--- Extracted information Enclosed Below ---

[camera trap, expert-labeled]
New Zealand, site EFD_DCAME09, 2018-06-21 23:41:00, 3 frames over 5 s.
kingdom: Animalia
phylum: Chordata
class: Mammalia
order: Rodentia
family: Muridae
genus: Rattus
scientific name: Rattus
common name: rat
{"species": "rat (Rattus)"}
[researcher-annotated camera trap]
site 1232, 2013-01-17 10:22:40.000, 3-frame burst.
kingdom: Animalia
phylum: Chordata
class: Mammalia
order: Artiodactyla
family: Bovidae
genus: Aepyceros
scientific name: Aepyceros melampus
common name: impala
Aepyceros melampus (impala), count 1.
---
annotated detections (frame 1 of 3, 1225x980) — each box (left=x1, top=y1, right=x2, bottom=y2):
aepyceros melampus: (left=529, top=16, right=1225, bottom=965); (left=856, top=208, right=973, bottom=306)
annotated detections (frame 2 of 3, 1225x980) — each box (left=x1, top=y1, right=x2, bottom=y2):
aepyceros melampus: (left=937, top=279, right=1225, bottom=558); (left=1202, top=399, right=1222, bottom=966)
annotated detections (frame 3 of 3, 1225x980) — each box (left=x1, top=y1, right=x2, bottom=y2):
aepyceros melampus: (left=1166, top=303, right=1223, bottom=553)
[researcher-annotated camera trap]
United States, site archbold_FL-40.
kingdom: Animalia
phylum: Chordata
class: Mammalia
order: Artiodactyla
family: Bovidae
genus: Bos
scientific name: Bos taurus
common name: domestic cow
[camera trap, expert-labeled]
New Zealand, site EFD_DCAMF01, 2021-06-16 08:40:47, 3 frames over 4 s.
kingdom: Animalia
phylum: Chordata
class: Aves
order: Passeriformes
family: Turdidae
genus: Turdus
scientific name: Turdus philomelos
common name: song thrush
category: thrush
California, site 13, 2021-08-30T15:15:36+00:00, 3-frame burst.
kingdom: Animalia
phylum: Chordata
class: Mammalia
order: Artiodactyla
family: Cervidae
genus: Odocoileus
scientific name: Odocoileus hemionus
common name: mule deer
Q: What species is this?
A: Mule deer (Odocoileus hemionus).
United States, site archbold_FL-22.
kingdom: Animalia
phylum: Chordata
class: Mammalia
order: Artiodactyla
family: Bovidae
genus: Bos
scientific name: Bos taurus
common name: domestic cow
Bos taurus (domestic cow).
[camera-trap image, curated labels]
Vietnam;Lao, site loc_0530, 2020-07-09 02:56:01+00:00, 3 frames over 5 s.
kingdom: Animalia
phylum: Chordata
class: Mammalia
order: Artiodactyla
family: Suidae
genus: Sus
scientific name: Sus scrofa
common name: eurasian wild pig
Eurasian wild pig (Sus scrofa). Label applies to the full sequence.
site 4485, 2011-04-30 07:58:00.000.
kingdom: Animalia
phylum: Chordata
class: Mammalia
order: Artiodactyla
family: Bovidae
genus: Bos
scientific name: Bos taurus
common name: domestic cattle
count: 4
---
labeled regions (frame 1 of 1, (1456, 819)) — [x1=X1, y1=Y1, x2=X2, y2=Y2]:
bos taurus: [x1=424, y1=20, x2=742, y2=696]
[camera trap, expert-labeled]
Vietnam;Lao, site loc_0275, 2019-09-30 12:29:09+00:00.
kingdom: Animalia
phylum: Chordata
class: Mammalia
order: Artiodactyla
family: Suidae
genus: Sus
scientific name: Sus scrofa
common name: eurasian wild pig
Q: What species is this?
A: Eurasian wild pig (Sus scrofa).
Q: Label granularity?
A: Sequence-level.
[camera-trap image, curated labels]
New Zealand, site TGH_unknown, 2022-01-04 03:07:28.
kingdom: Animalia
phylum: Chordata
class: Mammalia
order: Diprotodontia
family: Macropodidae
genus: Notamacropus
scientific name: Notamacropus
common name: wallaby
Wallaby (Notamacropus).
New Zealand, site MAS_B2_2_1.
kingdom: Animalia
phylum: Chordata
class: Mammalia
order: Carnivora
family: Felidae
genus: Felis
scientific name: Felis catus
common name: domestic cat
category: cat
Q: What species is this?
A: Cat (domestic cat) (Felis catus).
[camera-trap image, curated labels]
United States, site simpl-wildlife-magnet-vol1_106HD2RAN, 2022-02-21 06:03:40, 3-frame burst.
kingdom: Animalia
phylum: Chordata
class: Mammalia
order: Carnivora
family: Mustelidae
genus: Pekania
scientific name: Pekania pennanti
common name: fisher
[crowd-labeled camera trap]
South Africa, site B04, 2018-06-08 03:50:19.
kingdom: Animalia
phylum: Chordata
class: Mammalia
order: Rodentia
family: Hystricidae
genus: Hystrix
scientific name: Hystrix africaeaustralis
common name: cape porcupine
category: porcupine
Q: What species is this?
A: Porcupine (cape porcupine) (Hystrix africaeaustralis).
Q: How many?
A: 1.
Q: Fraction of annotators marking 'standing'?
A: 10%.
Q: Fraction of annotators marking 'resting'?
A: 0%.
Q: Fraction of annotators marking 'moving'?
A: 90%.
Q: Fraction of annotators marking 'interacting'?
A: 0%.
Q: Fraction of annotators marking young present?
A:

--- End of Enclosed Extracted information ---

Description of the task. Nothing but an exact copy of the lines from the first one above through the line holding "order: Passeriformes" should be returned.

Task result.
[camera trap, expert-labeled]
New Zealand, site EFD_DCAME09, 2018-06-21 23:41:00, 3 frames over 5 s.
kingdom: Animalia
phylum: Chordata
class: Mammalia
order: Rodentia
family: Muridae
genus: Rattus
scientific name: Rattus
common name: rat
{"species": "rat (Rattus)"}
[researcher-annotated camera trap]
site 1232, 2013-01-17 10:22:40.000, 3-frame burst.
kingdom: Animalia
phylum: Chordata
class: Mammalia
order: Artiodactyla
family: Bovidae
genus: Aepyceros
scientific name: Aepyceros melampus
common name: impala
Aepyceros melampus (impala), count 1.
---
annotated detections (frame 1 of 3, 1225x980) — each box (left=x1, top=y1, right=x2, bottom=y2):
aepyceros melampus: (left=529, top=16, right=1225, bottom=965); (left=856, top=208, right=973, bottom=306)
annotated detections (frame 2 of 3, 1225x980) — each box (left=x1, top=y1, right=x2, bottom=y2):
aepyceros melampus: (left=937, top=279, right=1225, bottom=558); (left=1202, top=399, right=1222, bottom=966)
annotated detections (frame 3 of 3, 1225x980) — each box (left=x1, top=y1, right=x2, bottom=y2):
aepyceros melampus: (left=1166, top=303, right=1223, bottom=553)
[researcher-annotated camera trap]
United States, site archbold_FL-40.
kingdom: Animalia
phylum: Chordata
class: Mammalia
order: Artiodactyla
family: Bovidae
genus: Bos
scientific name: Bos taurus
common name: domestic cow
[camera trap, expert-labeled]
New Zealand, site EFD_DCAMF01, 2021-06-16 08:40:47, 3 frames over 4 s.
kingdom: Animalia
phylum: Chordata
class: Aves
order: Passeriformes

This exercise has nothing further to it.